(Instructions to follow)
Copy out the stretch from the line containing "Which of these" through the line containing "4. point 755,199", both included, reproducing each line verbatim.

(Records shown)

_ _ _

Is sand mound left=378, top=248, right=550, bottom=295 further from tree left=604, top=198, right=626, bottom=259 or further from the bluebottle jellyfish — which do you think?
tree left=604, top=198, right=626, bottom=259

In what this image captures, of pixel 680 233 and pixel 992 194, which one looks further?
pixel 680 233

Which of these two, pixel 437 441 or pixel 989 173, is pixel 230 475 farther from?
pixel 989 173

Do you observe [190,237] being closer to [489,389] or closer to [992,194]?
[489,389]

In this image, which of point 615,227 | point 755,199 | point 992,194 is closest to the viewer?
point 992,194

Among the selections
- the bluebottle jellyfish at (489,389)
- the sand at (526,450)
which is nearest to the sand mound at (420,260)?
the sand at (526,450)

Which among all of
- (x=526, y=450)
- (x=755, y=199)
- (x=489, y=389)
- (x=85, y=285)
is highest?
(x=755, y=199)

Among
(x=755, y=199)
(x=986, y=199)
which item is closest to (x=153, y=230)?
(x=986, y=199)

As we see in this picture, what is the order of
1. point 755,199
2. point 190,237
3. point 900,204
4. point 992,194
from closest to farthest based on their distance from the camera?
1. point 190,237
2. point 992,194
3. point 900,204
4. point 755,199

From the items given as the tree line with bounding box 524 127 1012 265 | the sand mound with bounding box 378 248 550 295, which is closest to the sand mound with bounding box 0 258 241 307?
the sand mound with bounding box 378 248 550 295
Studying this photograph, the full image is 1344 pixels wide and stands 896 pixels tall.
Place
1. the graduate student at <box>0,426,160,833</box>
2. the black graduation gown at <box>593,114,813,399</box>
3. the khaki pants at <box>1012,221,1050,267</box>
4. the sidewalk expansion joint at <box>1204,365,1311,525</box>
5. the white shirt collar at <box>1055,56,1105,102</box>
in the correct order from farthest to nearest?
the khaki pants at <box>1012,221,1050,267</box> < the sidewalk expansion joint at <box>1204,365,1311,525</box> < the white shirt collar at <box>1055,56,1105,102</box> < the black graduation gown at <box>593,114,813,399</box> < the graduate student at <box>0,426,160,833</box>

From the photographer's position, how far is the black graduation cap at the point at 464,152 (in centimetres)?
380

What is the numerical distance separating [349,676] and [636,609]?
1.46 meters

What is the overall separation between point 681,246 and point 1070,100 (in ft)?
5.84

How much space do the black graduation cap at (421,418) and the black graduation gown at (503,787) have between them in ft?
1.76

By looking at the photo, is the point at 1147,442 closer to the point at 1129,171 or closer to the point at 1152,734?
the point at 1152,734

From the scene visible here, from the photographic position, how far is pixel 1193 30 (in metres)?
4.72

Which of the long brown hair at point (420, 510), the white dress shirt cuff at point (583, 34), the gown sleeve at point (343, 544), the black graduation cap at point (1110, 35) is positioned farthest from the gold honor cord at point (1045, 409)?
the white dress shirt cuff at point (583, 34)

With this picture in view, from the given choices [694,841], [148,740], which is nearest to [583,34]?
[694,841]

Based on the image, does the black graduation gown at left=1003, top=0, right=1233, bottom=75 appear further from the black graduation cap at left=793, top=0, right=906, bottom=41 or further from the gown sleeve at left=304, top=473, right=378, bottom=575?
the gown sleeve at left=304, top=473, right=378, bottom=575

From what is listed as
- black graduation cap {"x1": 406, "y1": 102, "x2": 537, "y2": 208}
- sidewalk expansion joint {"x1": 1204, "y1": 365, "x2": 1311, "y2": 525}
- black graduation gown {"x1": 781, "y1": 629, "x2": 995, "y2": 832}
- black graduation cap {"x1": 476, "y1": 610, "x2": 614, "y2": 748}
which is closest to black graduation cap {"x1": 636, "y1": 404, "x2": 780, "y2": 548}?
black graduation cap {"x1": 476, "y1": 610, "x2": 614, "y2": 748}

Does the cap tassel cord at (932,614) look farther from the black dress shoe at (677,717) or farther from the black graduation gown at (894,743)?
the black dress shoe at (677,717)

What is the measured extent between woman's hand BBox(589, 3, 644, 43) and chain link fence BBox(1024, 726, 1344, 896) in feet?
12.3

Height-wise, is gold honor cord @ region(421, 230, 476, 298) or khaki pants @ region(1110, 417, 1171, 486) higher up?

_ _ _

(Task response)
Which of these two, pixel 437 441 or pixel 989 173, is pixel 230 475 farther from?
pixel 989 173

Do you observe [190,237] being closer to [489,389] or closer to [992,194]?
[489,389]

In this image, which of point 615,227 | point 755,199 | point 992,194 is closest to the viewer?
point 992,194

Among the selections
- the bluebottle jellyfish at (489,389)
- the sand at (526,450)
which is nearest to the sand mound at (420,260)?
the sand at (526,450)

Which among all of
- (x=526, y=450)
- (x=755, y=199)
- (x=489, y=389)
- (x=85, y=285)
is highest?
(x=755, y=199)

Among
(x=755, y=199)
(x=986, y=199)
which item is closest to (x=153, y=230)?
(x=986, y=199)

As we see in this picture, what is the order of
1. point 755,199
2. point 190,237
3. point 900,204
4. point 992,194
from closest to farthest based on their distance from the camera?
1. point 190,237
2. point 992,194
3. point 900,204
4. point 755,199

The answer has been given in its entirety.